(AIM):
Collect every line of the entries that contains the word "camera", treating uppercase and lowercase as different.

(INPUT):
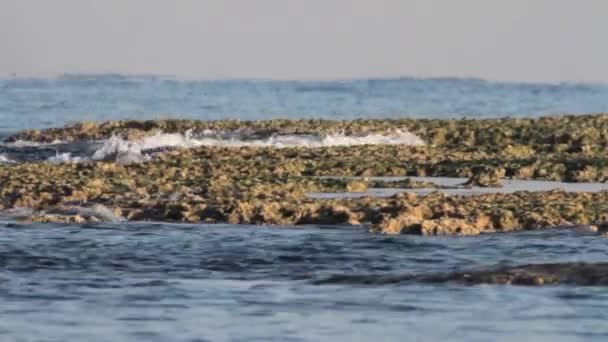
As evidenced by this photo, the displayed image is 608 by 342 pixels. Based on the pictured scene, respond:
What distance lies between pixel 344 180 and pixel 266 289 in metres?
9.91

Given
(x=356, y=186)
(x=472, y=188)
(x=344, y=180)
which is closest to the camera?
(x=356, y=186)

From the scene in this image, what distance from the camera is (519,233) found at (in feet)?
75.6

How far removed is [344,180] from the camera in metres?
28.3

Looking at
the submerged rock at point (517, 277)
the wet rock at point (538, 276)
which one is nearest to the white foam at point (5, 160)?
the submerged rock at point (517, 277)

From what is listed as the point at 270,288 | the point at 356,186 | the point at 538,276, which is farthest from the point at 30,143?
the point at 538,276

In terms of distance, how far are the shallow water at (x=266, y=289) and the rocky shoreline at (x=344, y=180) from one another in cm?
77

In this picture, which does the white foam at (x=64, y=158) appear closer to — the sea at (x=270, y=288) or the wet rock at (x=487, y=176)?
the wet rock at (x=487, y=176)

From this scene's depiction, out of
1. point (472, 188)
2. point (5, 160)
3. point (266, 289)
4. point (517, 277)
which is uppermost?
point (517, 277)

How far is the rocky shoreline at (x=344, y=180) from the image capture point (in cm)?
2405

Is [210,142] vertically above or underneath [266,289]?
underneath

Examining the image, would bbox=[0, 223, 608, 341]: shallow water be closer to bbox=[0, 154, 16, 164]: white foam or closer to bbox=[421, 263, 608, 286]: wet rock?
bbox=[421, 263, 608, 286]: wet rock

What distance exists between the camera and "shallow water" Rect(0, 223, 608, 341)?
15766 mm

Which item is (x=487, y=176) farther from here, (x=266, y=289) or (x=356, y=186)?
(x=266, y=289)

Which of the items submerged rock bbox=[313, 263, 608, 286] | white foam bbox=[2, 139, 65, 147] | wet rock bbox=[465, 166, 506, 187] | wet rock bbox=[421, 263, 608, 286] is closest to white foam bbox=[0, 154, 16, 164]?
white foam bbox=[2, 139, 65, 147]
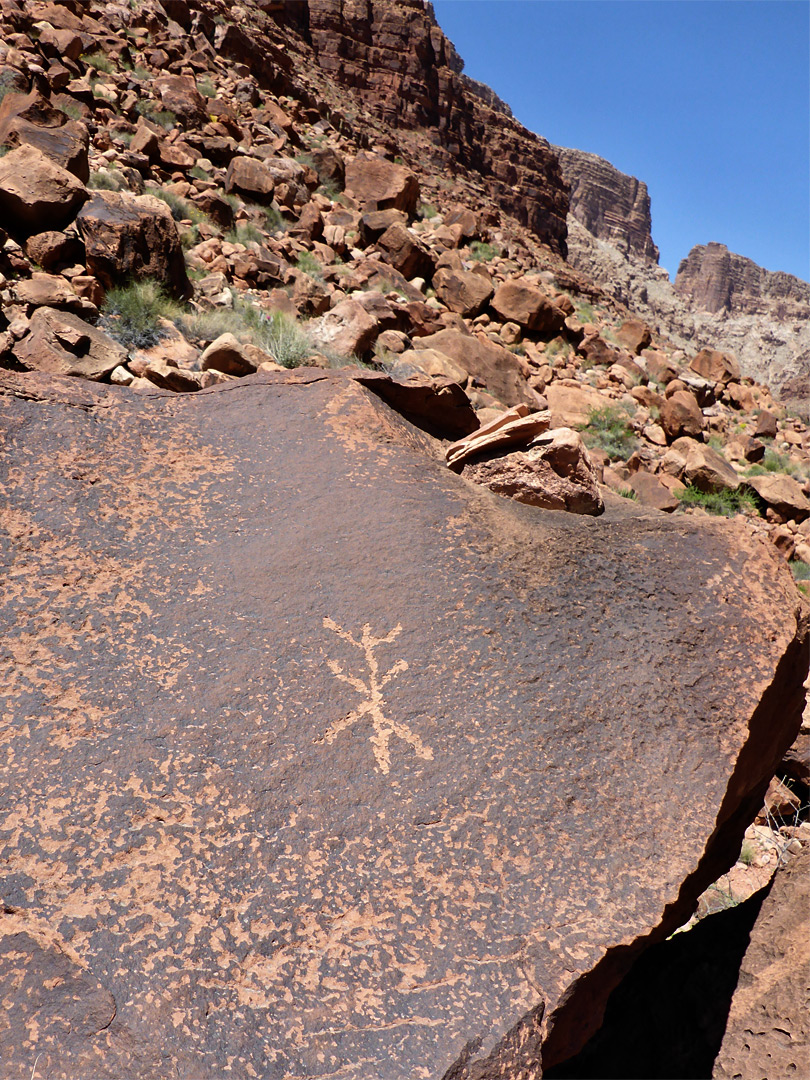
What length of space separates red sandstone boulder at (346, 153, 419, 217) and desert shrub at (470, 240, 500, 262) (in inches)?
69.4

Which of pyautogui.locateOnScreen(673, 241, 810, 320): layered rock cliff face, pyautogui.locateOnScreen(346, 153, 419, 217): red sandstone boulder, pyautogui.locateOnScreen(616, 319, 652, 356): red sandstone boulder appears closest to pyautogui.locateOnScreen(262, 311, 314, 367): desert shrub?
pyautogui.locateOnScreen(346, 153, 419, 217): red sandstone boulder

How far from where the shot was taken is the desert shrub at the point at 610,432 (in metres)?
7.38

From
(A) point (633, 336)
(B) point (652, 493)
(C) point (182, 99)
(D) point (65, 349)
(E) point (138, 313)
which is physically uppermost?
(A) point (633, 336)

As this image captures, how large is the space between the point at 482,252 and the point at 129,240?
29.5 feet

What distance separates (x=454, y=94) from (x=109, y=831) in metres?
29.3

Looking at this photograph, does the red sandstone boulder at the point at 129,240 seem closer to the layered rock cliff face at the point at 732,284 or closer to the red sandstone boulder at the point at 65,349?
the red sandstone boulder at the point at 65,349

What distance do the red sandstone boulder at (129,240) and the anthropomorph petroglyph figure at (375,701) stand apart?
4.23 m

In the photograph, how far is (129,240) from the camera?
16.3ft

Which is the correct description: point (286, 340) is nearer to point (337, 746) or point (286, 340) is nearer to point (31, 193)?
point (31, 193)

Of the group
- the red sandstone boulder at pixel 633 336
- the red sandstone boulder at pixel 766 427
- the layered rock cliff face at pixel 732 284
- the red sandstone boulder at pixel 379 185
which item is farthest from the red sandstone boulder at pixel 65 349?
the layered rock cliff face at pixel 732 284

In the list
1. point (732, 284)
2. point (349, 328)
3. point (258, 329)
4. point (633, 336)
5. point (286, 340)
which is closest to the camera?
point (286, 340)

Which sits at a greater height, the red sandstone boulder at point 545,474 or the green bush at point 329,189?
the green bush at point 329,189

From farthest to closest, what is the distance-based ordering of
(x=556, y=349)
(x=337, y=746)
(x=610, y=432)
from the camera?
(x=556, y=349)
(x=610, y=432)
(x=337, y=746)

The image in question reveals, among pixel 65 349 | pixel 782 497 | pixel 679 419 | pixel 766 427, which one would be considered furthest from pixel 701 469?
pixel 65 349
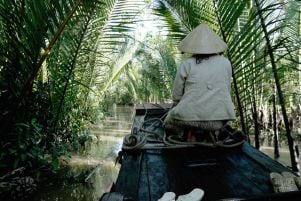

(EXERCISE SOLUTION):
which is closest to the camera?
From the scene in this image, what distance from the camera is (519,233) found at (in feet)?
How far removed is [344,180] from the camera in metres?
What distance exists between the camera and "shallow water" Rect(0, 223, 608, 341)?
In the photograph, how far is (129,240) from the camera?
which is closest to the camera?
from the camera?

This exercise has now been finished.